## TASK ITEM A
Answer these questions using the passage on the measurement model and its uncertainty cases.
(i) What does θ stand for in the measurement equation?
(ii) What is μ called in the gross error model?
(iii) In Case 2, which channel is named as the one where uncertainty exists?
## TASK ITEM B
Extend the passage on the measurement model and its three uncertainty cases, picking up right after its final sentence.
(PASSAGE FOR REVIEW Opens)
The measurement equation is

$$ \left[ {\begin{array}{l} {p_{N,k} } \\ {p_{E,k} } \\ \end{array} } \right] = \left[ {\begin{array}{ll} {\cos \theta } & 0 \\ {\sin \theta } & 0 \\ \end{array} } \right]\left[ {\begin{array}{l} {p_{k} } \\ {v_{k} } \\ \end{array} } \right] + \left[ {\begin{array}{l} {\varepsilon_{k} } \\ {\xi_{k} } \\ \end{array} } \right] $$
(30)

where θ is the heading angle. The measurement noises \( \varepsilon_{k} \) and \( \xi_{k} \) are assumed to be distributed as gross error model, which is proposed in (Huber 1964) to formulate the full kind of the “neighborhood” of an assumed parametric model, the probability density function is

$$ f = \left( {1 - \mu } \right)f_{0} + \mu f_{\text{c}} $$
(31)

where f, f 0, and f c represent the real, the nominal, and the contaminating distribution respectively, μ is called the contaminating ratio. When μ = 0, the nominal distribution represent the real distribution exactly. In this study both f 0 and f c are assumed to be zero-mean Gaussian but with different variance, in this case, the gross error model in Eq. (31) is also called a Gauss mix model.

The following three cases are studied.

Case 1

NoUn: uncertainty exists in neither of the two channels, i.e., the nominal distributions of both \( \varepsilon_{k} \) and \( \xi_{k} \) represent their real distributions;

Case 2

UnOn: uncertainty exists in only one channel, say the north channel;

Case 3

UnBo: uncertainties exist in both channels.
(PASSAGE FOR REVIEW Closes)
(ENTRIES PROVIDED Opens)
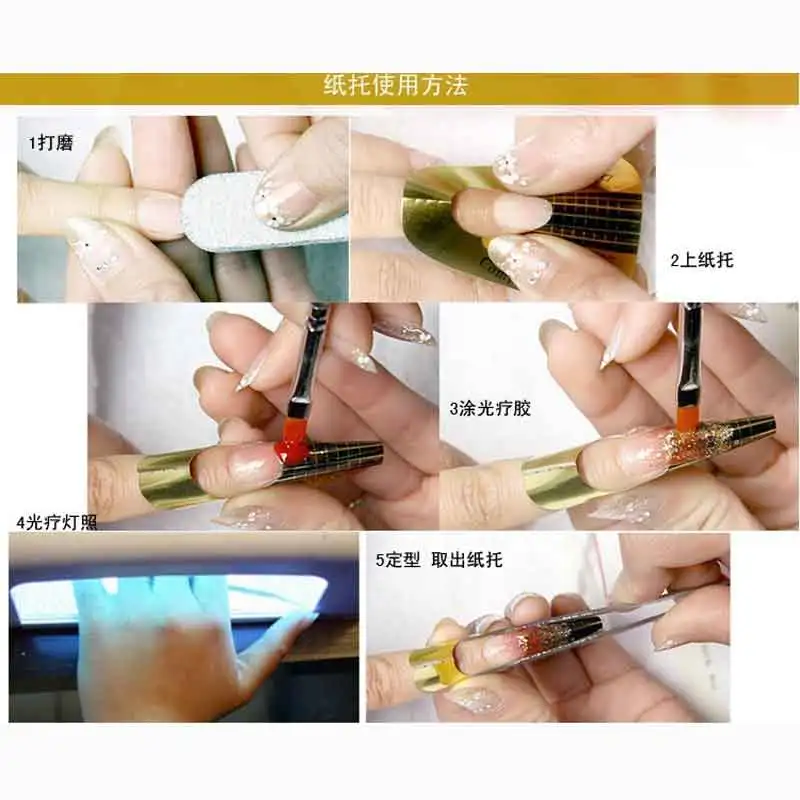 纸托使用方法

1打磨

2上纸托

3涂光疗胶

4光疗灯照

5定型 取出纸托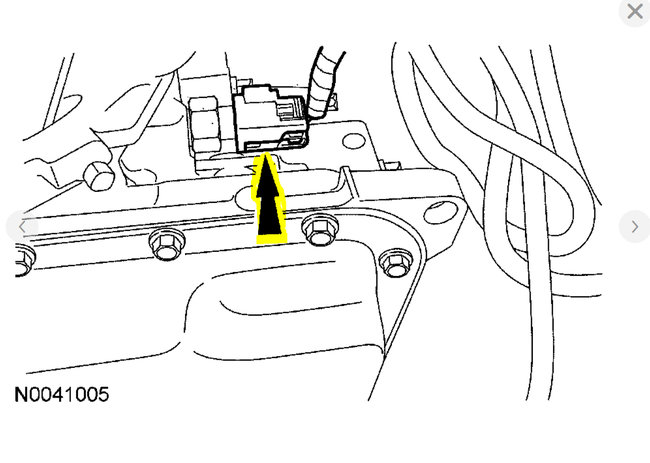 N0041005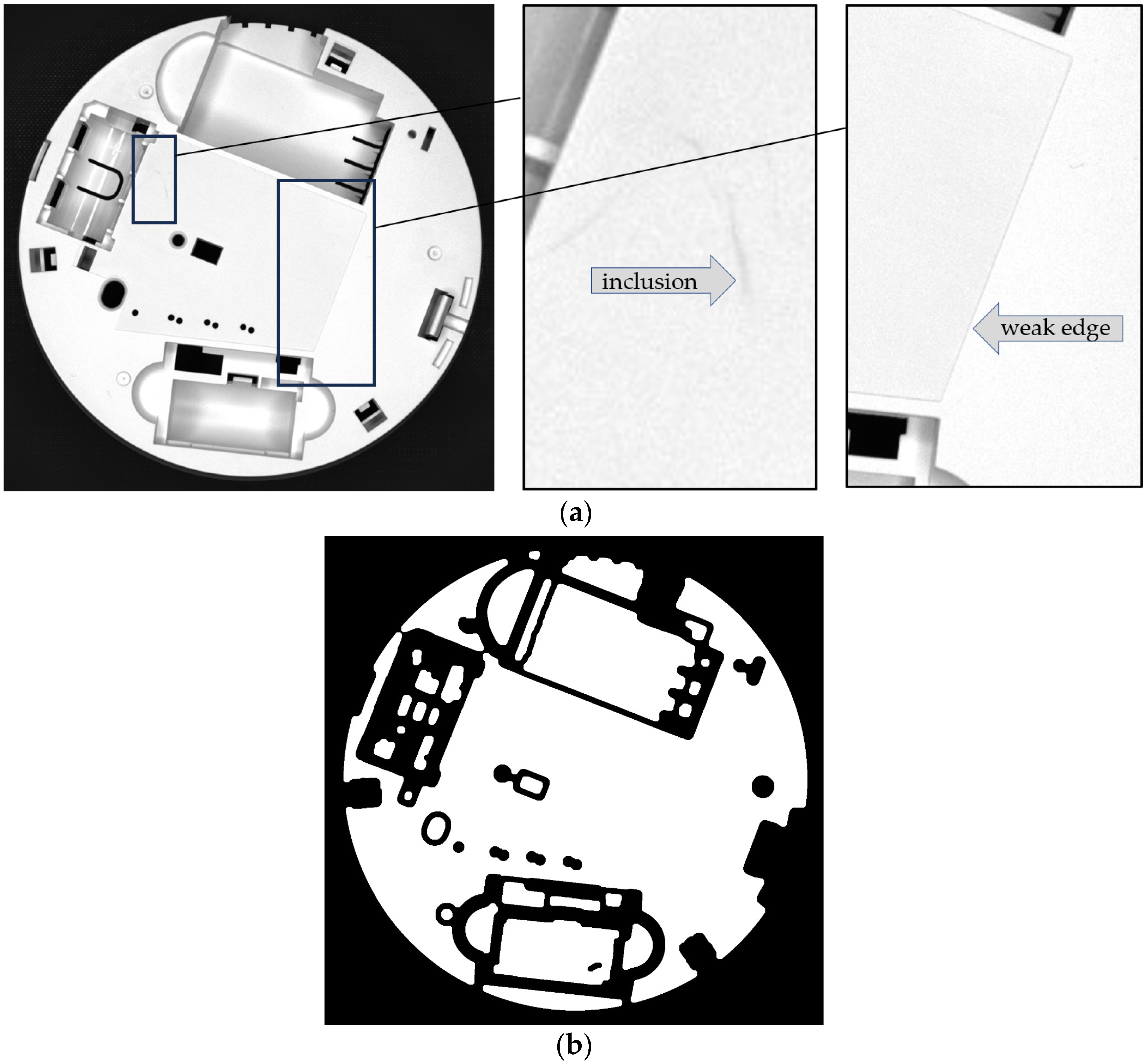 inclusion

weak edge

(a)

(b)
(ENTRIES PROVIDED Closes)
## ANSWER AREA A
(i) The heading angle.
(ii) The contaminating ratio.
(iii) The north channel.

## ANSWER AREA B
Let f 0 ~ N(0,1) and f c ~ N(0,10), if uncertainty exists, let μ = 0.1, otherwise μ = 0.

Three approaches are checked in all three cases,

  • Approach 1 KF, the standard KF;

  • Approach 2 RKF, the robust KF proposed in (Chang 2014), also introduced in Sect. 2.1. In this approach let α = 0.05, so \( \chi_{{2,{\kern 1pt} {\kern 1pt} {\kern 1pt} 0.05}}^{2} = 5.99 \).

  • Approach 3 RKFs, the robust KF with sequential measurement update proposed in this work, illustrated in Table 1. In this approach let α = 0.05, so \( \chi_{{1,{\kern 1pt} {\kern 1pt} {\kern 1pt} 0.05}}^{2} = 3.84 \).

Monte Carlo experiments with 10,000 independent runs are conducted. The mean squared (over different Monte Carlo runs) errors of the estimates at any epoch by all three approaches in all three cases are calculated and depicted in the figures. The overall mean squared errors (over both different Monte Carlo runs and different epochs) of the estimates by three approaches in three cases are also calculated and summarized in Table 2.

Table 2 Root mean squared errors in position and velocity estimations by three approaches, i.e., Kalman filter (KF), robust Kalman filter (RKF), and robust Kalman filter with sequential measurement update (RKFs), in three cases, i.e., with no uncertainty (NoUn), with uncertainties in one channel (UnOn), and with uncertainties in both channels (UnBo)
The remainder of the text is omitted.